[C++/Python] Project Euler #56 - Powerful Digit Sum

This problem is categorized as a 5% difficulty level problem, but users of programming languages without a built-in BigInt module may face the challenge of having to implement or acquire such a module. If you use a language like Python, Java, or C#, which already includes a BigInt module, the problem can be solved quite easily.

 

calculating 17 power of 13

The problem itself is simple:

Given values of a and b less than 100, compute a raised to the power of b and, when expressed in decimal form, find the maximum sum of its digits. The minimum value of the sum is obviously 1. For example, let’s take a = 13 and b = 17. Then:

\[a^b = 8650415919381337933\]

This number has 19 digits, which means it exceeds what a 32-bit integer can represent (which typically handles up to about 10 digits). The sum of its digits is 88. The goal is to find the number \(a^b\) that results in the maximum digit sum.

Finding a more optimal algorithm seems difficult, so I approached the problem with a brute-force method.

The main challenge of the program is that, in C or C++, you must either use a Big Integer library or implement a simple form of Big Integer arithmetic yourself.

In my case, I chose to implement it myself.

Below is the source code I wrote.

//------------------------------------------------
//    Project Euler #56 - Powerful Digit Sum
//        - by Aubrey Choi
//        - created at 2015-07-24
//------------------------------------------------
#include <stdio.h>
#include <time.h>

struct BigInt
{
    BigInt(int m)
    {
        len = 0;
        while(m)

---

• Given instruction A: Which lines of the records contain the string "pitch"? Select each one and copy it out.

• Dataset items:

---

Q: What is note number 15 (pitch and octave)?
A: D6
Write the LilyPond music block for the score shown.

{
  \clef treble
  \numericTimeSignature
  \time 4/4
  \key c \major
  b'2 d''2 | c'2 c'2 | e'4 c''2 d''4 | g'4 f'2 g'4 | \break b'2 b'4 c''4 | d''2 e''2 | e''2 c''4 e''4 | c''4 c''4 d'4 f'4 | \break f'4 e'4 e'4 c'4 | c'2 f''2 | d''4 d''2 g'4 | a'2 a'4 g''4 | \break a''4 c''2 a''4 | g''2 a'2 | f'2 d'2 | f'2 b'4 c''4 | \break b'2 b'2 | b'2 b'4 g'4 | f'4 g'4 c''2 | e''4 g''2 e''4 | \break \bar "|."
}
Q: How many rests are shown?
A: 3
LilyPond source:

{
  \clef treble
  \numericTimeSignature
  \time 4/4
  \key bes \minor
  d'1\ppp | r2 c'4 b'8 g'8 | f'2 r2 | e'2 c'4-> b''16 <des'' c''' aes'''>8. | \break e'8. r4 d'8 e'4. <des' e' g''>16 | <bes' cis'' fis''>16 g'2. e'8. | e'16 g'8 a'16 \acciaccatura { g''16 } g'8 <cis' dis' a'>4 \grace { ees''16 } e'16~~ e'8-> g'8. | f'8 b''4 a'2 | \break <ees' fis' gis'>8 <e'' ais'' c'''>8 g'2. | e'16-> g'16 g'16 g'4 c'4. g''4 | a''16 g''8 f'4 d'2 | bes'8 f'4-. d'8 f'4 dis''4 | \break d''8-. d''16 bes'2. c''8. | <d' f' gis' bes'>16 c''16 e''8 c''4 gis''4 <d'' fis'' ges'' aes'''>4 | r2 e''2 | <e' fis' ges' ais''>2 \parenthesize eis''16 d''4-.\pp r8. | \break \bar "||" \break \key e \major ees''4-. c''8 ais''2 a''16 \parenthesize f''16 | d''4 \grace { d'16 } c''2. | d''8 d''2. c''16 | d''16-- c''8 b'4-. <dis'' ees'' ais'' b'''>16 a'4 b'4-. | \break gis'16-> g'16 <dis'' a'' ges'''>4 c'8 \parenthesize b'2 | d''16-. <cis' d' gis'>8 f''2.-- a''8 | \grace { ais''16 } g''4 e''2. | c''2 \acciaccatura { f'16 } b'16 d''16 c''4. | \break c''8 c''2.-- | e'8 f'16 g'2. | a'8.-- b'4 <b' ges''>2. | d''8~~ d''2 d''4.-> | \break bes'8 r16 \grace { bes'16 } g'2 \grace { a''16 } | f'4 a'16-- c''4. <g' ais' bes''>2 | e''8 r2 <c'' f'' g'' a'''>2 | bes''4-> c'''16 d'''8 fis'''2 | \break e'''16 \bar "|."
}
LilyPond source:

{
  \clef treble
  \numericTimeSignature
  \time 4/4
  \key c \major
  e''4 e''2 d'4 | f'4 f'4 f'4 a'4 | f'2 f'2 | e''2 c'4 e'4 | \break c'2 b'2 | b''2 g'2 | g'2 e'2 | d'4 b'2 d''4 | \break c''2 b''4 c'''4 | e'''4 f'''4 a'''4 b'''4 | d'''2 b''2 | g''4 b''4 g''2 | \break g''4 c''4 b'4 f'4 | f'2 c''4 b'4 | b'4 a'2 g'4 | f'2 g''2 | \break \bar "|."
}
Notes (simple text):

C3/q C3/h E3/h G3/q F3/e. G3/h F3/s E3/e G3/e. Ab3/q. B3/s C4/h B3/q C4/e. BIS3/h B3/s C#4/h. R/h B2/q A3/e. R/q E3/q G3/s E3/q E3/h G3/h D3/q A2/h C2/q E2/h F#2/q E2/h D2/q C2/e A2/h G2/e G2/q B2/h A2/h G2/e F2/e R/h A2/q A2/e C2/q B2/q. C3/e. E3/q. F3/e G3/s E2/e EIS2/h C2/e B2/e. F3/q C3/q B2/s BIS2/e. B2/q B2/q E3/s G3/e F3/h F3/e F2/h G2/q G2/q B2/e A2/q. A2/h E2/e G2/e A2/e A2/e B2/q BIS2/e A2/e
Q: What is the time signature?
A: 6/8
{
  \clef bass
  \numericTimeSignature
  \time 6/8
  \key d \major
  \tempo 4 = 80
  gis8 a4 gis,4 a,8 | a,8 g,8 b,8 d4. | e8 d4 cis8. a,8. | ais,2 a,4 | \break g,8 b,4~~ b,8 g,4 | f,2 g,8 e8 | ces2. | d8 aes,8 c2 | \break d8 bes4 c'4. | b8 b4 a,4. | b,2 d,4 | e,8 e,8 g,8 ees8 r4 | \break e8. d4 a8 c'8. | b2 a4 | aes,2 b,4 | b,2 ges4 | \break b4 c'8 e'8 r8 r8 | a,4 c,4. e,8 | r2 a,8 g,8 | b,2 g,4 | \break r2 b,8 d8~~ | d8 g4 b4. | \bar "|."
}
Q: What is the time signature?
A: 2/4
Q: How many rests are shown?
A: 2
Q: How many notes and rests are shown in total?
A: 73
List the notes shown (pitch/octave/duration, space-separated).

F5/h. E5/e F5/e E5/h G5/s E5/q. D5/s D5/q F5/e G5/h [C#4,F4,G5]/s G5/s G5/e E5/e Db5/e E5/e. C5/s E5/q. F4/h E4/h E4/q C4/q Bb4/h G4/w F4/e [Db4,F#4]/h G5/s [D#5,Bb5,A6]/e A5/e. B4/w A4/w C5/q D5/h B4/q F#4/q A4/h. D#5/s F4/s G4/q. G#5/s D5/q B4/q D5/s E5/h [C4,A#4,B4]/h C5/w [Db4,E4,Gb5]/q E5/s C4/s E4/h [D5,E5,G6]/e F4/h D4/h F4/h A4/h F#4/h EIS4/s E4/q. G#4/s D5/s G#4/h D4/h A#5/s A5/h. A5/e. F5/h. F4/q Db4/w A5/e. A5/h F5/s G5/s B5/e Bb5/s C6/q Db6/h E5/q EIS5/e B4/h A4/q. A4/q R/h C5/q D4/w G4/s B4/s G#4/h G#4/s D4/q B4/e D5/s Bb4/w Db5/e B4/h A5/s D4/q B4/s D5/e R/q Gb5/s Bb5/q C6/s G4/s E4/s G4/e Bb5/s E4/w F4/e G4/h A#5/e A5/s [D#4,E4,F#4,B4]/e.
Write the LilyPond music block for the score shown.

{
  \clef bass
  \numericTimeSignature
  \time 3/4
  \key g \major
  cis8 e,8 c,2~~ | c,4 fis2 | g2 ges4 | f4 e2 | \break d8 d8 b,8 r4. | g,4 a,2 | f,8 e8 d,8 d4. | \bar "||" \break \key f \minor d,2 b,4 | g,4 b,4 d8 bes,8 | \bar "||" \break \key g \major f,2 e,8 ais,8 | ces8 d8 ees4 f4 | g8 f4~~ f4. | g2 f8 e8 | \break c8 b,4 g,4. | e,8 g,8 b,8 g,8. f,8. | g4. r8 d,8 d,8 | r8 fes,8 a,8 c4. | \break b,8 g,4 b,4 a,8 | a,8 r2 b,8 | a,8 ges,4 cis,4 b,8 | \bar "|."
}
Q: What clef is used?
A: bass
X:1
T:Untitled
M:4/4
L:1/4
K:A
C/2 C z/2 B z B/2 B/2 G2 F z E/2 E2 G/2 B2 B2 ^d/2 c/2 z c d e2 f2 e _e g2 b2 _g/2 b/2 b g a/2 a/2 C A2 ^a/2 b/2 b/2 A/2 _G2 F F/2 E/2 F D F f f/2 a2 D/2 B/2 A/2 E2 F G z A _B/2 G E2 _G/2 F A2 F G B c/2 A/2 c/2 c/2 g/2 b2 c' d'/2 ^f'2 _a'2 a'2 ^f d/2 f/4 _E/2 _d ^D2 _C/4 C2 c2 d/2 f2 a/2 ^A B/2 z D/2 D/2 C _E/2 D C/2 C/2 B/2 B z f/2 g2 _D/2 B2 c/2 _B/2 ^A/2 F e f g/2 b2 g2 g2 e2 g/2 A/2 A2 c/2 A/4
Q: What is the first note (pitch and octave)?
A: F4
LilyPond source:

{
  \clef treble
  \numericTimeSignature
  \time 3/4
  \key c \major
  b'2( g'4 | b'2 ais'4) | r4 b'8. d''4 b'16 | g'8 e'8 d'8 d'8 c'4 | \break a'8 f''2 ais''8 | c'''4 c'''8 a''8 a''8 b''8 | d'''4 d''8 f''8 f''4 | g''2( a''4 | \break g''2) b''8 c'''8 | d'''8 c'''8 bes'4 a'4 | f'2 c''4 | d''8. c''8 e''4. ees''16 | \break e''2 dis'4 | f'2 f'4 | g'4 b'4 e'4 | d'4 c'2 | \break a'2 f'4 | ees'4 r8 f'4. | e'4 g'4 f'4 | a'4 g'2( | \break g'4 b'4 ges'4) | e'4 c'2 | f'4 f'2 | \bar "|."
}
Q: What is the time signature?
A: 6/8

---

• Given instruction B: Which programming languages does the Project Euler #56 page mention? List each one once.

• Written answer A:
Q: What is note number 15 (pitch and octave)?
List the notes shown (pitch/octave/duration, space-separated).
Q: What is the first note (pitch and octave)?

• Written answer B: C++, Python, Java, C#, C